既に日が落ち、ドミニクの料理店は客で賑わっている。しかしその場に“余所者”であるコルラードがいるため、どうしても注意を引いてしまうのだ。
「あー……この人は俺とおやっさんの知り合いだから、気にせずメシを食ってくれ」
レウルスが周囲に向けてそう言うと、波が引くようにしてコルラードに向けられていた視線が外れていく。
「すみません。こんなことなら食い物と酒を買って家に連れて行けば良かったですね」
「……いや、それはそれで肩身が狭いと思うのだが」
仮にレウルスの自宅でコルラードを歓待した場合、エリザやサラ、ミーアやネディに囲まれることになりそうだ。コルラードとしては遠慮したいところである。

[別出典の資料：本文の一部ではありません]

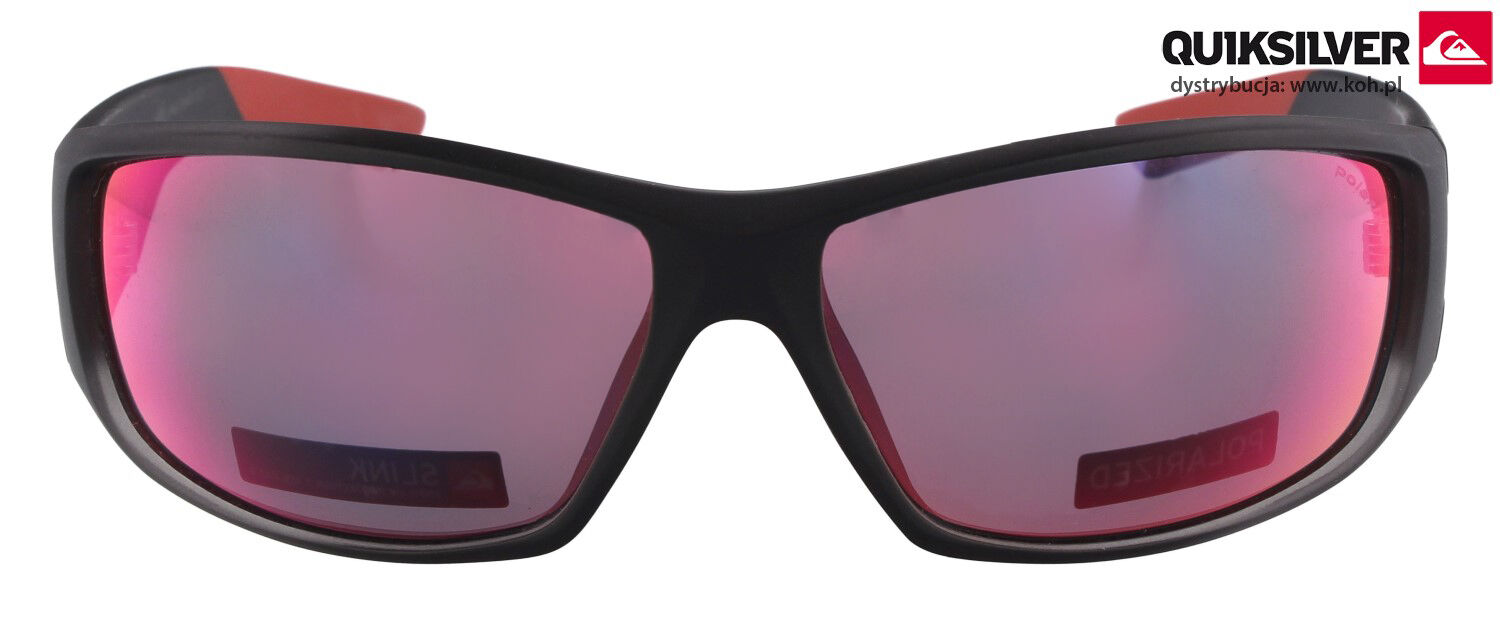QUIKSILVER 1178 XKKR SLINK Okulary Przeciwsłoneczne Sportowe  - 3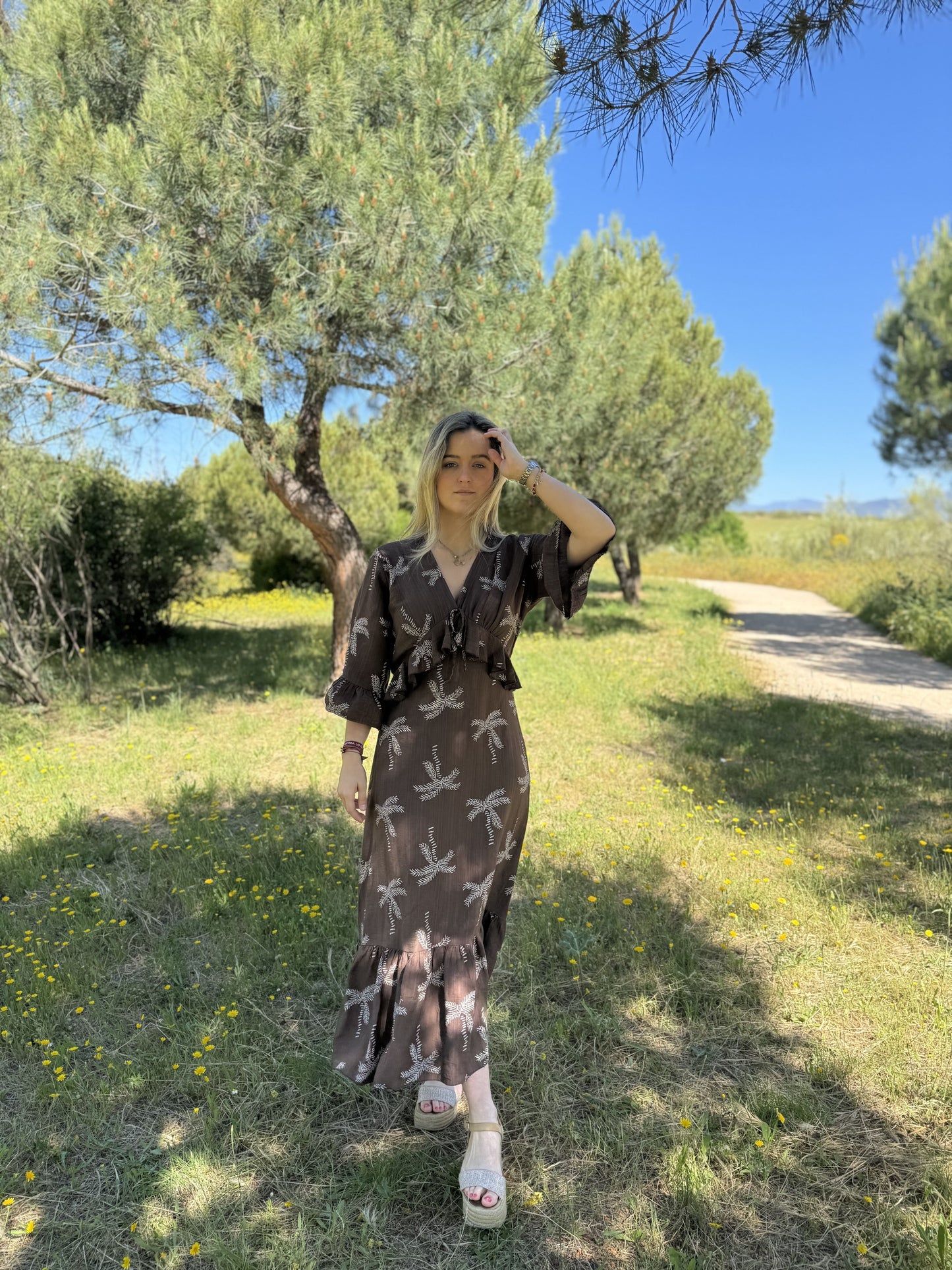 Vestido Palmera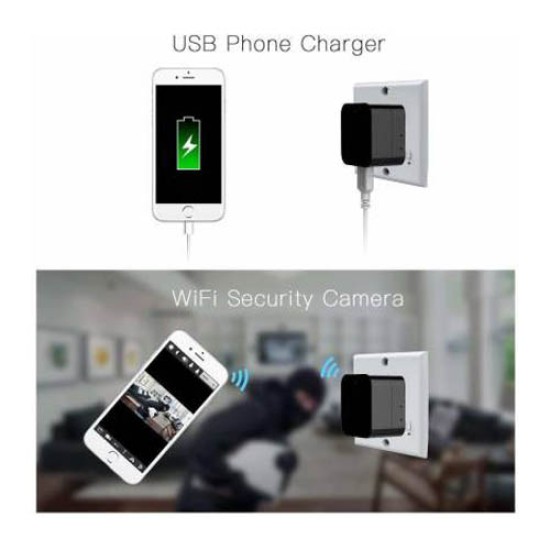 Adaptör ip Güvenli Kamera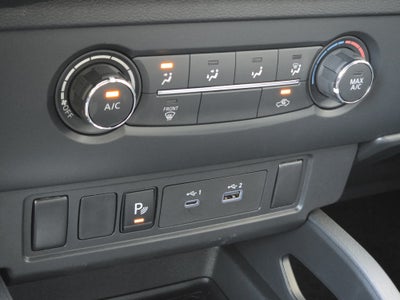 2027 Nissan Frontier S
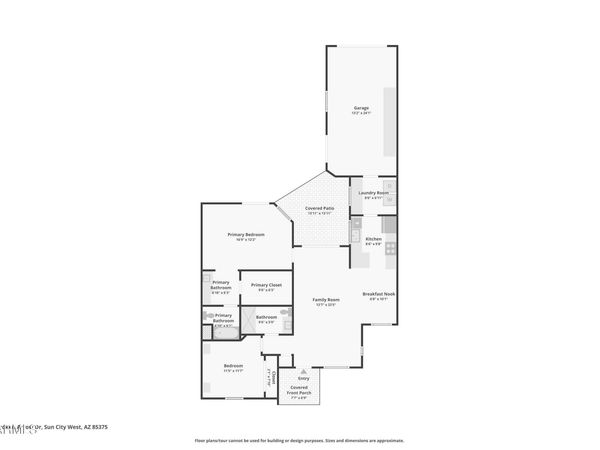 20237 N BROKEN ARROW Drive, Sun City West, AZ 85375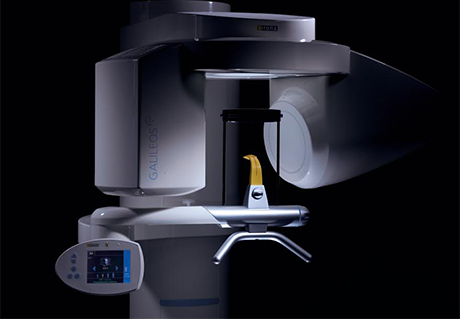 Sirona Galileo's 3D imaging technology machine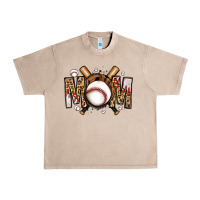 French Oak baseball mom Urban Heavy Tee - Jasminsmagicworld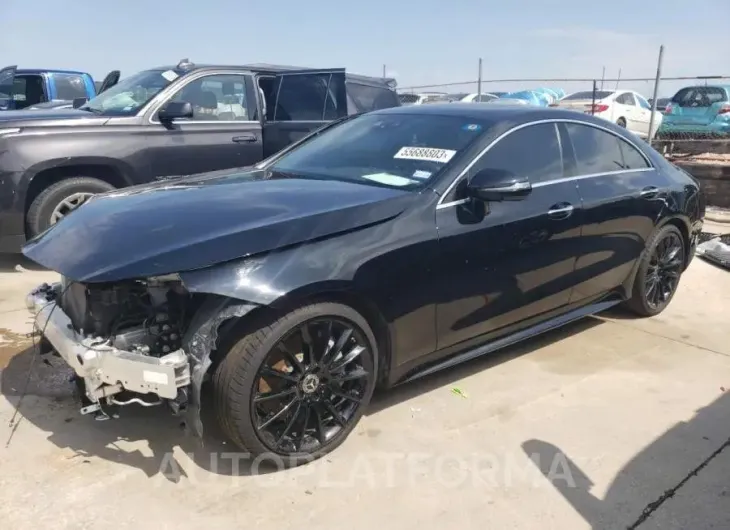 MERCEDES-BENZ CLS 450 2019 vin WDD2J5JB6KA036796 from auto auction Copart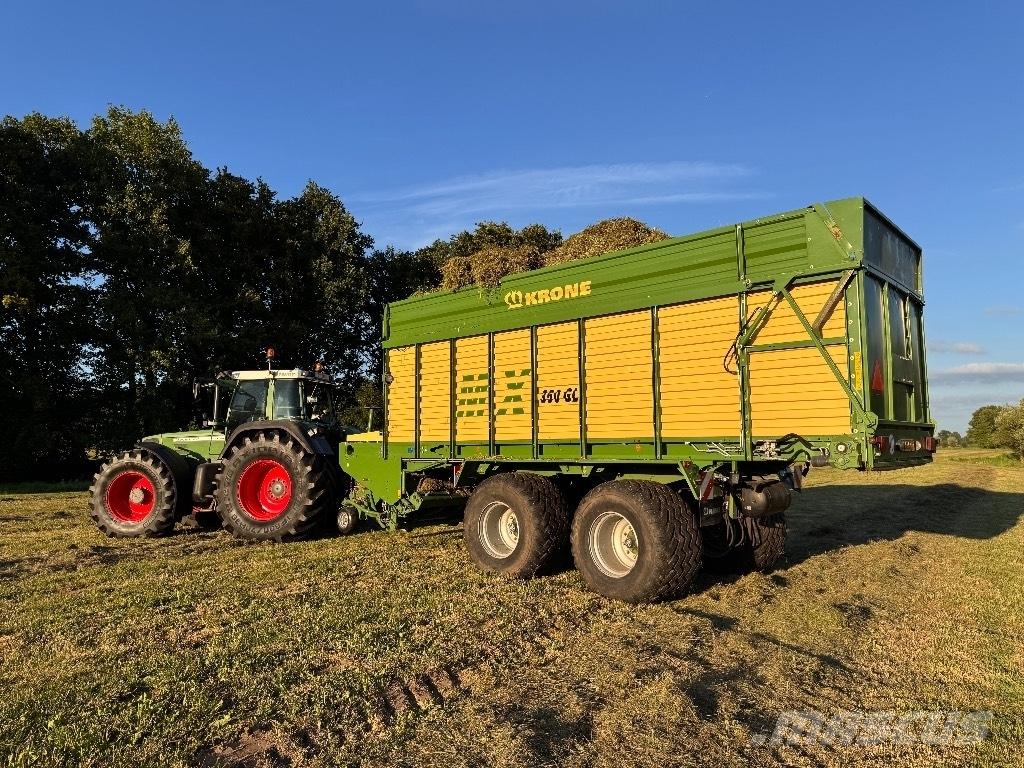 Krone MX 350 GL Rimorchi autocaricanti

「そういう貴様も、吾輩を誘って食事をしている暇があるのか? あの娘らが家で待っているのであろう?」
「ネディに伝言を頼みましたし、たまには男同士で羽根を伸ばすってことで……それに、ここで食べた後に家でも食べるんで大丈夫ですよ。」
「そ、そうであるか……」
実際には『思念通話』を使えばサラを通して連絡を取れるため、焦って帰る必要がないだけだ。さすがにサラとの『契約』をコルラードに明かす気にはなれず、レウルスは笑って誤魔化す。
「おっと、メシができたみたいですね。酒も一緒にもらってきますよ」
誤魔化しついでに立ち上がると、レウルスは厨房へと向かった。
外部の人間であるコルラードがこの場にいるが、ドミニクの知り合いだからかコロナは普段通り働いている。しかし、あまりにも客が多いため自分で取りに行くことにしたのだ。
「……ん?」
そうして厨房に向かったレウルスだったが、背後からざわつくような声が聞こえて足を止める。
一体何事かと思って振り返ってみると、そこには予想外の人物の姿があった。
(あれ? 姐さんじゃねえか。いくら夕食時っていっても、この店に顔を出すのは珍しいな)
冒険者の受付業務が終わったのか、ナタリアが料理店に入ってきたのだ。
レウルスだけでなく周囲の者達も疑問に思ったのか、不思議そうな顔をしている者ばかりである。
ナタリアは店内を見回すと、レウルスと視線を合わせて小さく微笑む。しかし何も言わずに視線を外し、今度はコルラードを見た。
「む? 我輩か……ぁ?」
店内の空気を感じ取っていたのか、コルラードもナタリアの視線に即座に気付く。そして不思議そうに首を傾げたが、その目が徐々に見開かれていく。
コルラードは信じられないものを見たように、ナタリアの顔を凝視した。
「は……あ、え……な、何故貴女がこんなところに……」
「“こんなところ”とはご挨拶ね、コルラード」
口をパクパクと開閉させるコルラードに対し、ナタリアはそう言って微笑むのだった。